Rosie nods. ‘He was at a football camp in Croatia when Dani went missing.’ She remembers the framed certificate in his room.
The photos with the famous footballer. ‘I also went through the family photo albums. Everything happened at a time when digital cameras were everywhere, so there’s plenty of evidence that Theo is telling the truth.
It’s all Luke, Marianne, and Gerry in the snaps from that summer. ’
Rosie doesn’t know if the penny has dropped about what this means for Fenna’s marriage.
‘Wait. So if you – and your dad – believe this mysterious phone contact is such a key part to discovering the truth, then why has that name never come out in the press?’ Fenna continues.
‘Because the police went and lost her phone when it was in storage. All the evidence they had to go off was that at one point my dad had her phone – and his prints were all over it. They put two and two together and got five. Or the media did.’
‘So what did this text message say?’
‘It was written in English and sent by Fraser at midnight. It said, “You made me do it. You gave me no choice. Sorry—”’
Fenna’s eyes widen.
Rosie had the same reaction. She can still hear her dad’s breathy, panicked voice, the rustling of his trousers as he paced, his thoughts tumbling out, speaking as fast as he could. The panic in his voice scared her.
Fenna frowns. ‘It could have been sent about something totally unconnected and innocent. It doesn’t mean anything ominous.’
Rosie gawps at her. ‘You made me do it. You gave me no choice. Sorry—!’ she repeats, dropping her voice when she realises she’s drawn Alba’s attention. ‘What else could it be referring to?’
Fenna’s mouth draws into a tight line. ‘Was there any other evidence?’
‘According to my dad’s information, there was one sighting of her on CCTV at half past ten when she left her host family’s house—’

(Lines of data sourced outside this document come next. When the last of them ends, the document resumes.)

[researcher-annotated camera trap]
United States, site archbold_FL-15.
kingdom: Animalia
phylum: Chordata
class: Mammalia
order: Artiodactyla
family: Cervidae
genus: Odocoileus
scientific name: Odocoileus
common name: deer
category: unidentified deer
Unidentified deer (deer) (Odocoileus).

‘Mario’s Shoes . . .’ Fenna interrupts.
‘Sorry?’
‘Nothing. Go on.’
‘She turns down the main road, the one leading from the church, and vanishes. Somehow her Polaroid camera and bloodied denim jacket end up near the lake. In my dad’s journal he’d drawn maps based on the newspaper reports of the routes she could have taken to get there.
Villa Speranza is on every possible route from where she was staying. ’

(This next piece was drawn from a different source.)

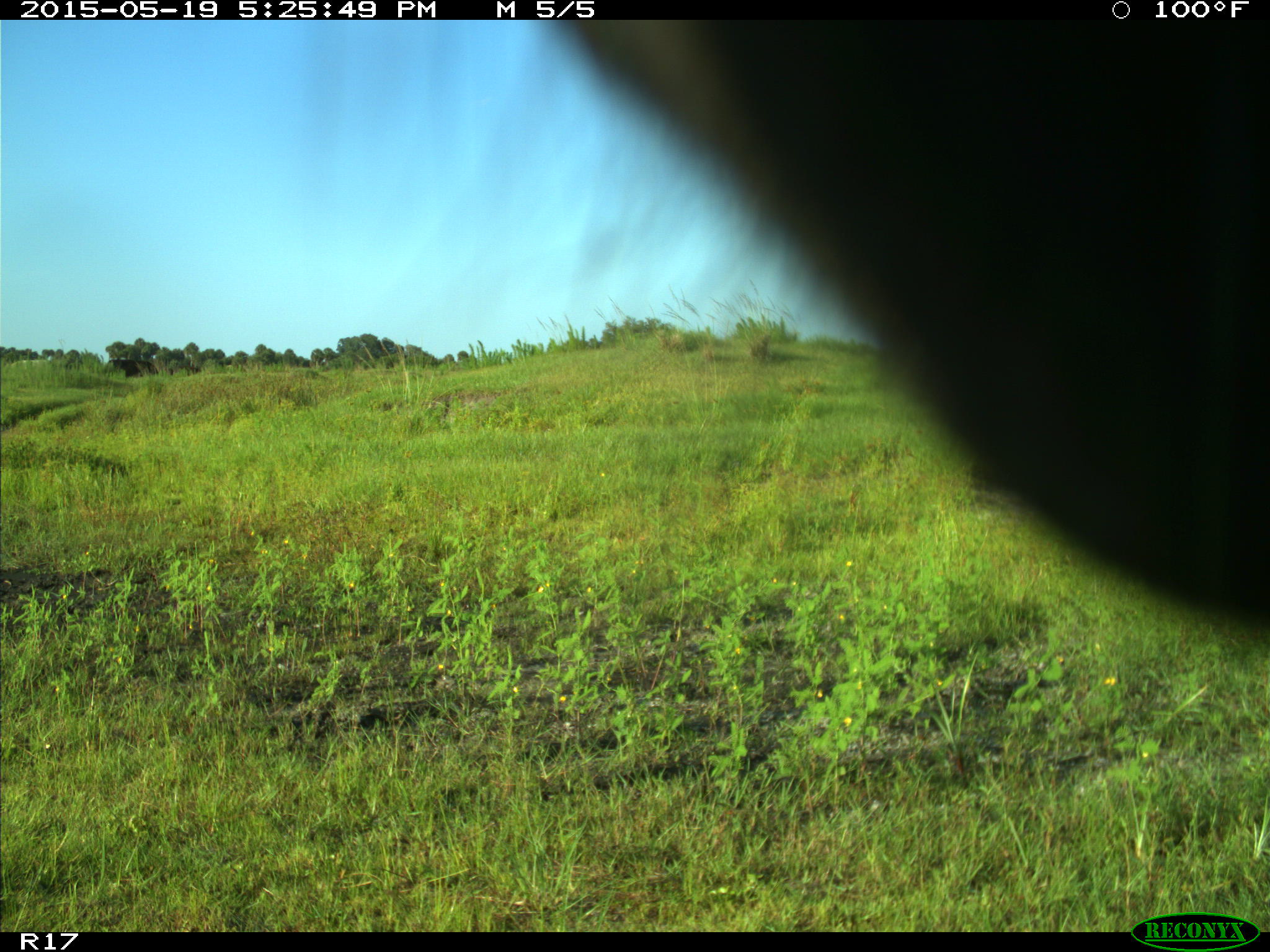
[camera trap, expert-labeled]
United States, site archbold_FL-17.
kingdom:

‘Why didn’t you take this evidence to the police?’ Fenna asks, after a pause.
Rosie looks away.
His journal looks like the scribbles of a madman. Things crossed out. Angry lines underlining words. Circles and arrows linking possible thoughts. It’s taken her months to work out what he was trying to say. The dictaphone tapes don’t help either. He sounds as if he’s having a psychotic episode.
‘I don’t trust the police,’ she says firmly.

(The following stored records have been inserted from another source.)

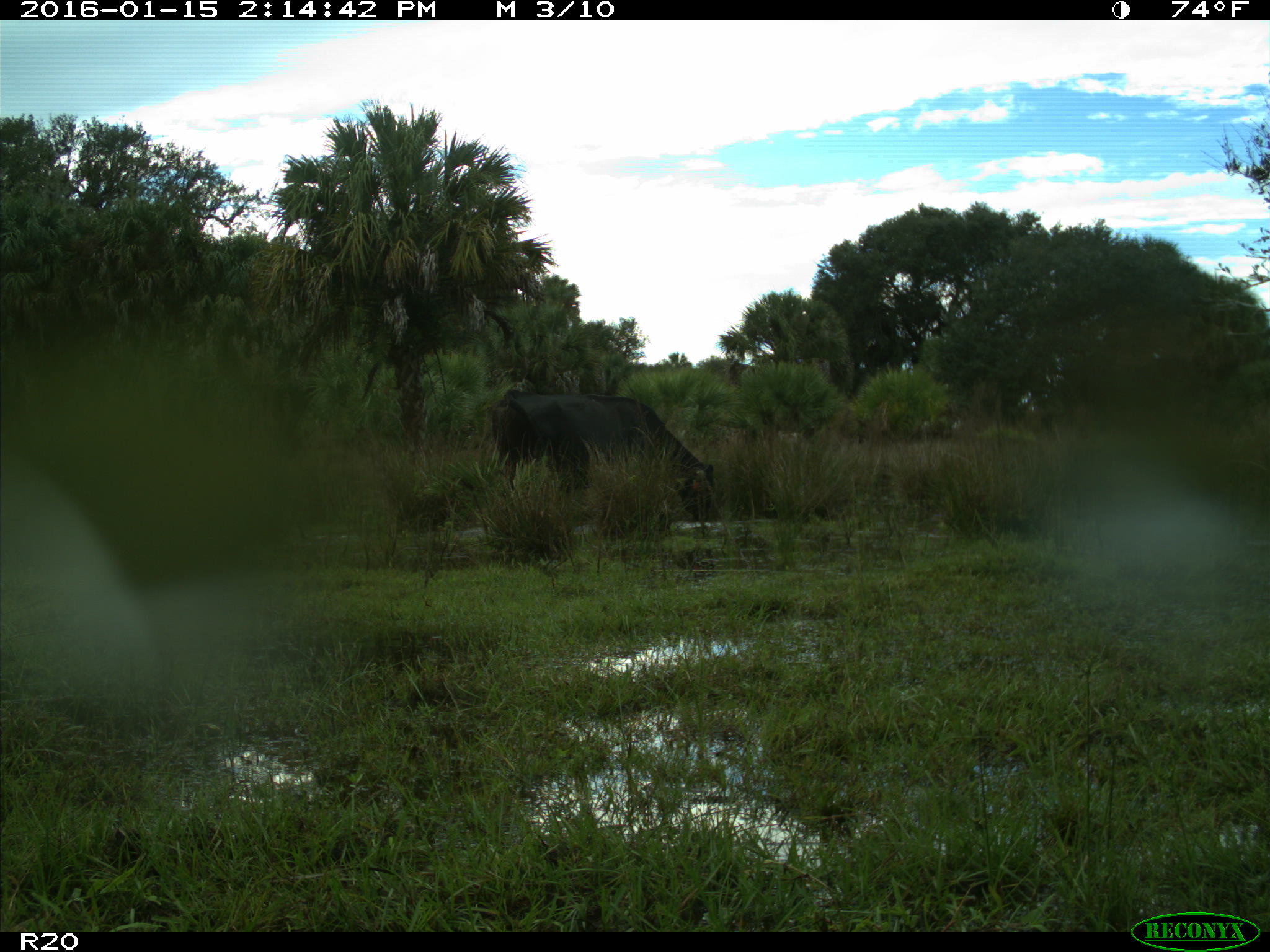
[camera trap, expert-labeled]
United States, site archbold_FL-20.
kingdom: Animalia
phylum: Chordata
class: Mammalia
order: Artiodactyla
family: Bovidae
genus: Bos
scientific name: Bos taurus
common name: domestic cow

‘All they would do is lose it like they suspiciously lost Dani’s phone.
They treated my dad like a criminal from the very start.
The Italian police didn’t once reveal he had an alibi or that his DNA wasn’t on her belongings by the lake.
Instead, they openly disclosed it was suspicious that he had her phone.
They let the media and the public tear him to shreds.
Journalists hounded him.’ Her voice crackles.
‘They hoped that by having a “bad English guy” linked to the case, tourists would come back to the region once more since the locals were trustworthy. It was political.’
As well as the many police interviews, he was dragged in front of the board of school governors, and the media wanted a pound of flesh.
Journalists huddled in a cloud of cigarette smoke outside their house.
Paparazzi snapped pictures of him with his coat over his head as he leapt into his car.
They made him look guilty. It was relentless.
‘My dad was a proud man who was let down by everyone. He was humiliated, publicly. This was fifteen years ago, remember, the world was different. His reputation, built up over a lifetime, was irreparably tarnished and he could do nothing to stop it.’
They sit in silence. Fenna is the first to speak.
‘But you came here, despite all this.’
‘I had to.’ She accepts the tissue Fenna pulls from the packet tucked in the hood of the pushchair.
Alba presents her with a bunch of colourful weeds, crushed in her sticky palm. Rosie smiles and dabs her eyes.
‘I know my dad didn’t have anything to do with Dani’s disappearance. I just don’t know who does.’ Rosie sniffs, staring up at the imposing Tuscan farmhouse. ‘I wanted to be proven wrong. I wanted to discover the Frasers have nothing to hide, but then Carla went missing.’